È questo forse il dipinto di cui stiamo parlando con l'emergente e parlante, nella cruda verità dell'espressione, committente, prossimo al disincantato bambino con la sua piccola balia; uno schema molto simile a quello della Madonna con il Bambino tra due devoti (Napoli, Galleria nazionale di Capodimonte), della Madonna con il Bambino, un donatore e due angeli (Venezia, Pinacoteca di San Lazzaro degli Armeni), della Madonna col Bambino e un angelo (Gazzada, presso Varese, Museo di Villa Cagnola), della Madonna con il Bambino tra i ss. Giuseppe e Lucia (Berlino, Gemäldegalerie), dell'Adorazione dei pastori con l'angelo che suona il liuto (Allentown, PA, Allentown Art Museum), assoluto capolavoro, con il quale Giovanni Agostino miscela, nel nome di Leonardo, le influenze di Giorgione (Natività Allendale, Washington, National Gallery) e di Francesco Francia (Francesco Raibolini; Natività Bentivoglio, Bologna, Pinacoteca nazionale), collegando Venezia, Milano e Bologna.

A tutto questo si aggiunge la pronta ricezione della presenza italiana, a Venezia e a Bologna di Albrecht Dürer (1505-07). Come osserva Lucia Simonetto, e si avverte pienamente nel dipinto che qui si illustra, le sue opere «sono all'origine di quell'esplosione di cromatismo, di quella monumentalità di impianto delle figure avvolte in voluminosi drappeggi e di quelle stravaganze anticlassiche - elementi fra i più tipici del linguaggio di Giovanni - visibili nel Trittico di Bribano (Belluno, Museo civico), che deve essere disancorato da quel 1502, anno della consacrazione dell'oratorio dei Ss. Nicolò e Rocco per il quale era stato eseguito, e più convincentemente avvicinato al 1506 circa».

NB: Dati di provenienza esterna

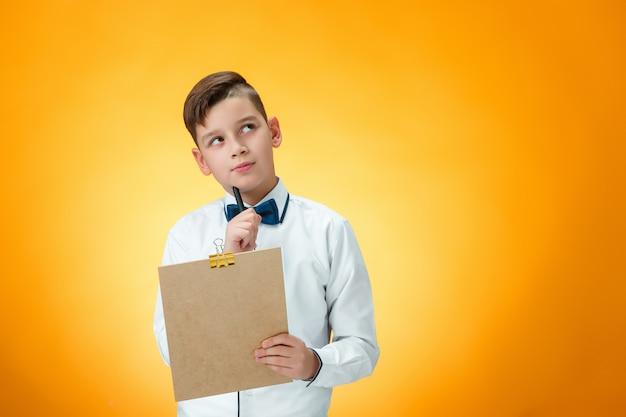 Le garçon avec stylo et tablette pour notes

Nella Maternità ora apparsa, il bambino è piccolo, quasi nascosto e protetto da una piccola santa, quasi nana, che si insinua fra lui e il prepotente committente, che emerge con la testa da terra e quasi lo tiene in braccio. Ne esce un terzetto sorprendente e originalissimo, che scava uno spazio sottoterra, da cui si genera la luce del mondo che la Vergine adora. Mai si erano visti un committente così perentorio e un bambino così poco in vista e distratto, come disturbato, con i cosciotti più parlanti degli occhi, sotto il controllo di una santa contratta.

Ai lati i due santi, di postura e formato regolari, vigilano, protetti sotto la chiostra dei monti. Difficile trovarne un altro, fra i leonardeschi, più originale di Giovanni Agostino, in equilibrio fra Venezia e Milano, irrequieto pendolare!